Какова в постели сия Федра, и много ли я потерял от своего выбора – это мне, надо думать, спецназер завтра расскажет. Я-то ведь сам её теперь хрен опробую – она ж на меня изобижена до всей глубины своей обезьяньей души. Да и хрен с ней – на обиженных, как гласит народная мудрость, воду возят. Вот судя по Меропе – не очень-то я и прогадал. Опыт у девчонки, конечно, ещё не тот, но школа-то – та же самая, и выпускница уж точно не из худших, и старалась она на совесть. И если блокировать этот завязанный на ореол знаменитости раскрученных гетер греческий эгрегор, что для меня ни разу не проблема, то разница на мой взгляд – вполне в пределах допуска. Сделали доброе дело, ублажили их шаловливую греческую богиню, отдыхаем…
– А знаешь, Аглея, что самое занятное? Я ведь сейчас в Коринфе затем, чтобы толковых выпускниц вашей школы присмотреть, да сманить какую-нибудь из них к нам в Испанию. Вот такую, как ты, например – было бы просто идеально. Получается, в моих интересах было дать тебе провалить испытание – были бы тогда шансы сманить и тебя. А теперь ведь и Хитию не сманишь – она с тобой в паре работать будет. И почему я об этом не жалею?
– Правильно делаешь. Всякий раз, когда будешь в Коринфе – клянусь милостью Афродиты, ни в чём от нас с Хитией отказа тебе не будет…
– Я ведь воспользуюсь. Думаю вот, не прислать ли к тебе нескольких красивых рабынь испанок, чтобы вы с Хитией научили их вашим премудростям…
– Именно испанок? А, поняла – тебе нужны ИСПАНСКИЕ гетеры. Присылай! Мы их всему научим, что сами умеем – будешь доволен…
23
Высокое коринфское искусство
– Я тебя запорю! Я тебе пальцы переломаю! Я тебя на рудники продам, негодяй!
– За что, господин?!
– Вот за это, мерзавец! Ты что, погубить меня задумал?!
– Я хотел, как лучше!
– Да кто тебя просил как лучше?! Зевс всеблагой! Всё, что от тебя требовалось – это выполнить то, что тебе приказано! Сколько раз я уже прощал тебе твоё самовольство! Ты решил, что так будет продолжаться вечно?! Что я приказал тебе?!
– Ну, доработать модель, чтобы она стала пристойнее. Разве я не сделал этого, господин?
– Как ты посмел ОТЛИТЬ по модели статуэтку, не показав уже доработанную модель мне?!
– Ну, тебе было не до того, господин…
– Правильно, я был пьян! И ты подло воспользовался этим, неблагодарный раб! Я пожалел твоего труда и позволил тебе не уничтожать твою возмутительно развратную модель, а доработать её! Ты хоть понимаешь, глупец, что я хотел СПАСТИ твой труд?! Я едва упросил архонта, чтобы он мне это позволил! И такова твоя благодарность?!

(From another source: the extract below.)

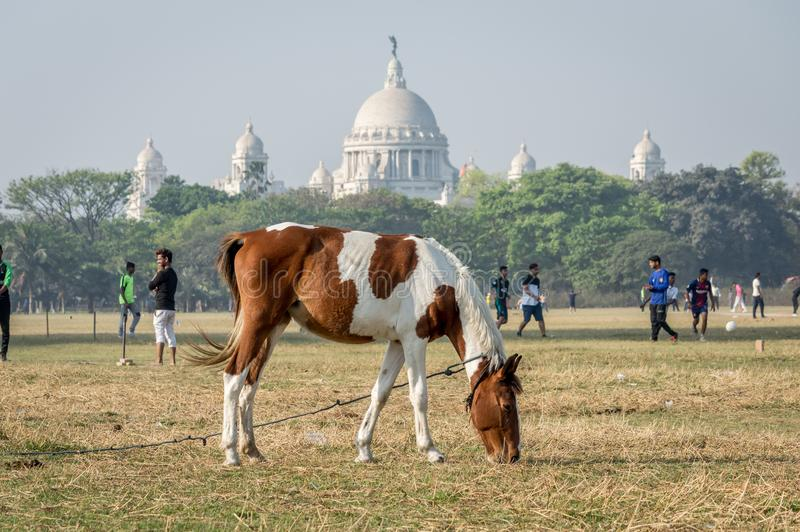 A horse grazing at Maidan, the largest open playground in Kolkata Calcutta, West Bengal, India royalty free stock images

Мы слушали и прихреневали, не улавливая логики происходящего. В руках старого Леонтиска превосходнейшая из статуэток – даже для его лавки превосходнейшая, и это видно даже издали, а он недоволен отлившим её мальчишкой-рабом, да ещё и так недоволен, что того и гляди применит скульптуру не по прямому назначению, а в качестве ударно-дробящего холодного оружия. Ну, это-то едва ли, конечно, если его очень уж не раздраконить, но ведь и в переносном смысле мозги парню выносить, на мой взгляд, явно не за что. Да и орать-то так зачем, спрашивается? Достойно ли солидного и уважаемого человека драть глотку и исходить на говно, проводя акустическую обработку помещения?
– Прости меня, почтенный Леонтиск, за то, что я вмешиваюсь не в своё дело, – обратился я к скульптору, – Но позволь узнать малознакомому с коринфскими обычаями чужеземцу, чем плоха вот эта девица, которой ты размахиваешь, как боевой палицей?
– Чем плоха? А ты разве сам не видишь, римлянин?
– В упор не вижу, хоть и не жалуюсь на зрение. А вижу обворожительнейшую девчонку, которую тут же хочется заполучить в натуральный размер и живую, гы-гы!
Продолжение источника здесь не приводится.